IEEE SSCS/CAS Distinguished Lecture Series – Dr. Gabor Temes


Lecture 1: An active noise-shaping successive-approximation-register (SAR) analog-to-digital converter is described. Instead of binary-weighted capacitors, it uses two equal-valued capacitors as the embedded digital-to-analog converter (DAC). Thus, the capacitance spread in the DAC is much smaller than that of the conventional binary-weighted capacitor array, and the mismatch error can be greatly reduced. The circuit provides first-order noise shaping, which can improve the ADC’s linearity even for a small oversampling ratio. Also, the proposed architecture uses a monotonic approximation procedure, which requires fewer conversion steps than for a conventional SAR ADCs. The ADC was fabricated in 0.18 um CMOS technology. For a 2 kHz signal bandwidth, it achieved a 78.8 dB SNDR. It consumes 74.2 mW power from a 1.5 V power supply. The performance can be drastically improved by introducing noise mitigation schemes and higher-order noise shaping. These topics will also be discussed.

Lecture 2: The performance of analog integrated circuits is often limited by the noise generated in its components. Several circuit techniques exist for suppressing the effects of the low-frequency noise. In this paper, existing techniques are described for noise mitigation. Also, a novel approach is proposed, which can suppress low-frequency noise. In addition, the new process will also reduce even-order distortion, another major limitation of analog circuits. Finally, it may allow the use of single-ended circuits in applications where usually differential structures are needed.


Gabor C. Temes received the Ph.D. degree in electrical engineering from the University of Ottawa, ON, Canada, in 1961, and an honorary doctorate from the Technical University of Budapest, Budapest, Hungary, in 1991. He held academic positions at the Technical University of Budapest, Stanford University and the University of California at Los Angeles. He worked in industry at Northern Electric R&D Laboratories and at Ampex Corp. He is now a Professor in the School of Electrical Engineering and Computer Science at Oregon State University.

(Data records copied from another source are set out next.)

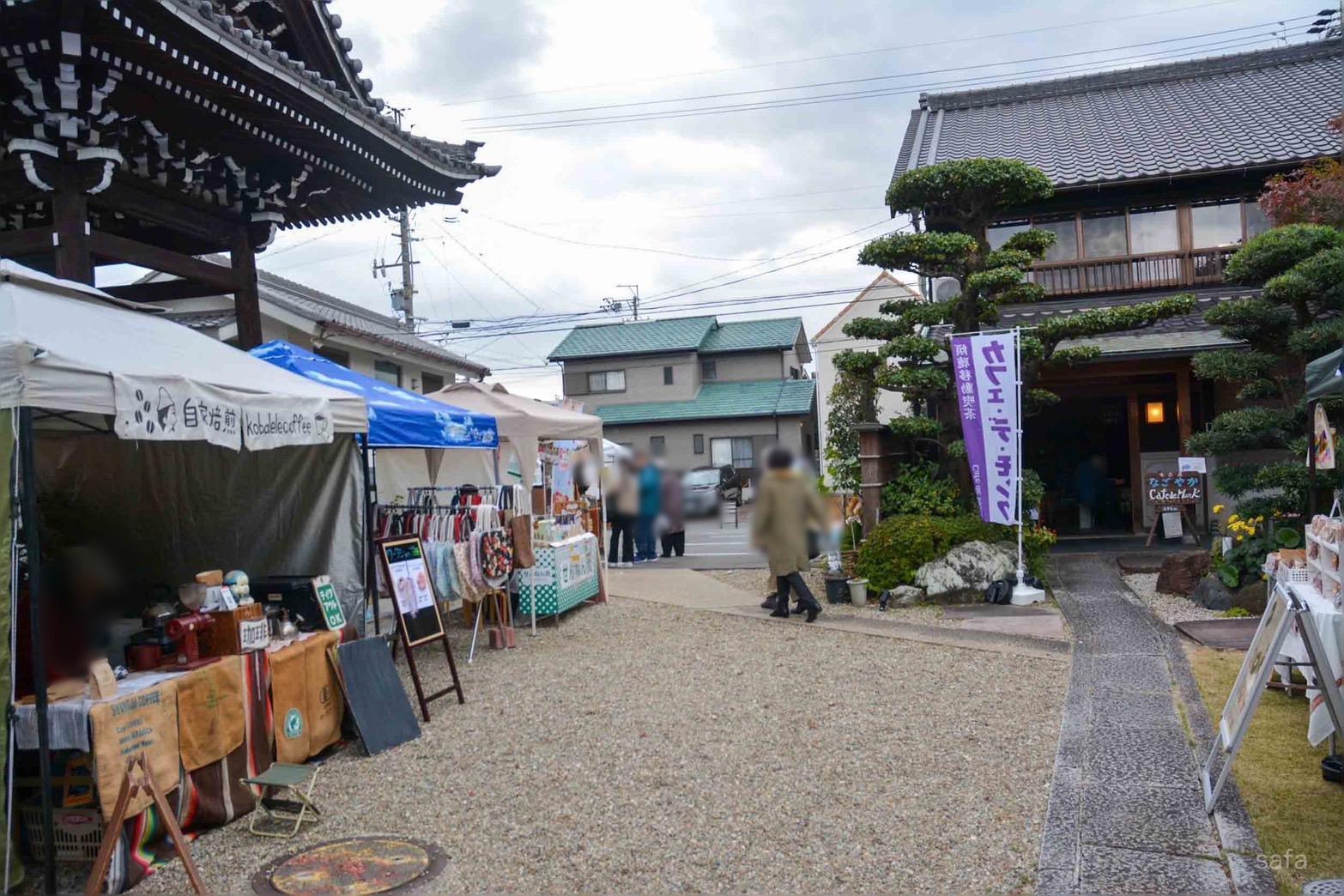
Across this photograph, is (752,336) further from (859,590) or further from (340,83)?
(859,590)

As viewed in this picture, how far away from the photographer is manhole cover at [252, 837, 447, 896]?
4.09 meters

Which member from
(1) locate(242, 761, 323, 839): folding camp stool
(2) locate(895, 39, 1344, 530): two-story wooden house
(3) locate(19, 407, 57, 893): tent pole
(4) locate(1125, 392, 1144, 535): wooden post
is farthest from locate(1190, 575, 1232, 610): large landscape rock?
(3) locate(19, 407, 57, 893): tent pole

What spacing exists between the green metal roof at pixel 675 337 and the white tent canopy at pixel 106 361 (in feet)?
8.23

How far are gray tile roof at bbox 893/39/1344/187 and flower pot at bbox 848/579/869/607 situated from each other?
25.2 feet

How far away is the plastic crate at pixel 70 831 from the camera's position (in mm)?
4285

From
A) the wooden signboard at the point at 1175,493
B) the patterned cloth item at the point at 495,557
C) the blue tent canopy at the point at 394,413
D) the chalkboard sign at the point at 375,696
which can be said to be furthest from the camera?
the wooden signboard at the point at 1175,493

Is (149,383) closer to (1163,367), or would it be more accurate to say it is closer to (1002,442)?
(1002,442)

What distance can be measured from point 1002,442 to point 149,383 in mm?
8038

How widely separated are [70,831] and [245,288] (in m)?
5.61

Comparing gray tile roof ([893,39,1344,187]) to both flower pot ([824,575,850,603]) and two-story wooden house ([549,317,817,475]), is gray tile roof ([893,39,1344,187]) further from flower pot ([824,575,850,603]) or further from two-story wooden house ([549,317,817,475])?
two-story wooden house ([549,317,817,475])

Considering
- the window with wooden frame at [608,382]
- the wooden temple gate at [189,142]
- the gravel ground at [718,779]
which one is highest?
the wooden temple gate at [189,142]

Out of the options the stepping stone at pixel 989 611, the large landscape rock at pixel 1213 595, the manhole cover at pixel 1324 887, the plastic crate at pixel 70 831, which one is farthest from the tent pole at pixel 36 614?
the large landscape rock at pixel 1213 595

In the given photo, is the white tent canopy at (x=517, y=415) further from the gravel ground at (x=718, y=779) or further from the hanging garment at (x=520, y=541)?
the gravel ground at (x=718, y=779)

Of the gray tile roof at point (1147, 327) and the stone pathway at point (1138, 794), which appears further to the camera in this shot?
the gray tile roof at point (1147, 327)
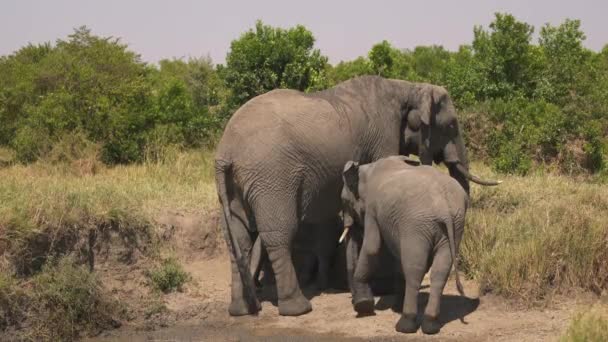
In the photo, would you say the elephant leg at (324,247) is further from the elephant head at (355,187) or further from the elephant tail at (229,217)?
the elephant tail at (229,217)

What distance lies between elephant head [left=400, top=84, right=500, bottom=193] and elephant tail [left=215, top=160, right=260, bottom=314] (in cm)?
212

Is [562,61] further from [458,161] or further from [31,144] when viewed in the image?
[31,144]

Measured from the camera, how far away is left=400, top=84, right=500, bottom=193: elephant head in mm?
10383

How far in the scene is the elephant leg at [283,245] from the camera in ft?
30.8

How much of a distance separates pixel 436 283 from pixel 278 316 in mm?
1932

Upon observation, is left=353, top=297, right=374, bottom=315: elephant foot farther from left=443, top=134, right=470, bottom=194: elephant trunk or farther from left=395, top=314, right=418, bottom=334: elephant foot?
left=443, top=134, right=470, bottom=194: elephant trunk

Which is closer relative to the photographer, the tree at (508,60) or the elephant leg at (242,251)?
the elephant leg at (242,251)

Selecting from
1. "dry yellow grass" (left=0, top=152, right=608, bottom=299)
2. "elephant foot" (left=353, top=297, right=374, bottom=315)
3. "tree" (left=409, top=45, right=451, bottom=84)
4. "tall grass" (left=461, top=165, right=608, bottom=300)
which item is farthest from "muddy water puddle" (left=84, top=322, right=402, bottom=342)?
"tree" (left=409, top=45, right=451, bottom=84)

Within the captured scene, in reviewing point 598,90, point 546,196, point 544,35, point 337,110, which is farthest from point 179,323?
point 544,35

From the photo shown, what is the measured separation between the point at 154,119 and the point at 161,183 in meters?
3.03

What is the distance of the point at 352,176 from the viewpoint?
30.9ft

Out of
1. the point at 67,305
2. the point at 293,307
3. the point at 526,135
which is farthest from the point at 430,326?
the point at 526,135

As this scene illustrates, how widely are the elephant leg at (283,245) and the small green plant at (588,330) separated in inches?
110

Dr. Temes received the IEEE Leon K. Kirchmayer Graduate Teaching Award in 1998, and the IEEE Millennium Medal in 2000. He was the 2006 recipient of the IEEE Gustav Robert Kirchhoff Award, and the 2009 IEEE CAS Mac Valkenburg Award. He received the 2017 Semiconductor Industry Association-SRC University Researcher Award. He is a member of the National Academy of Engineering.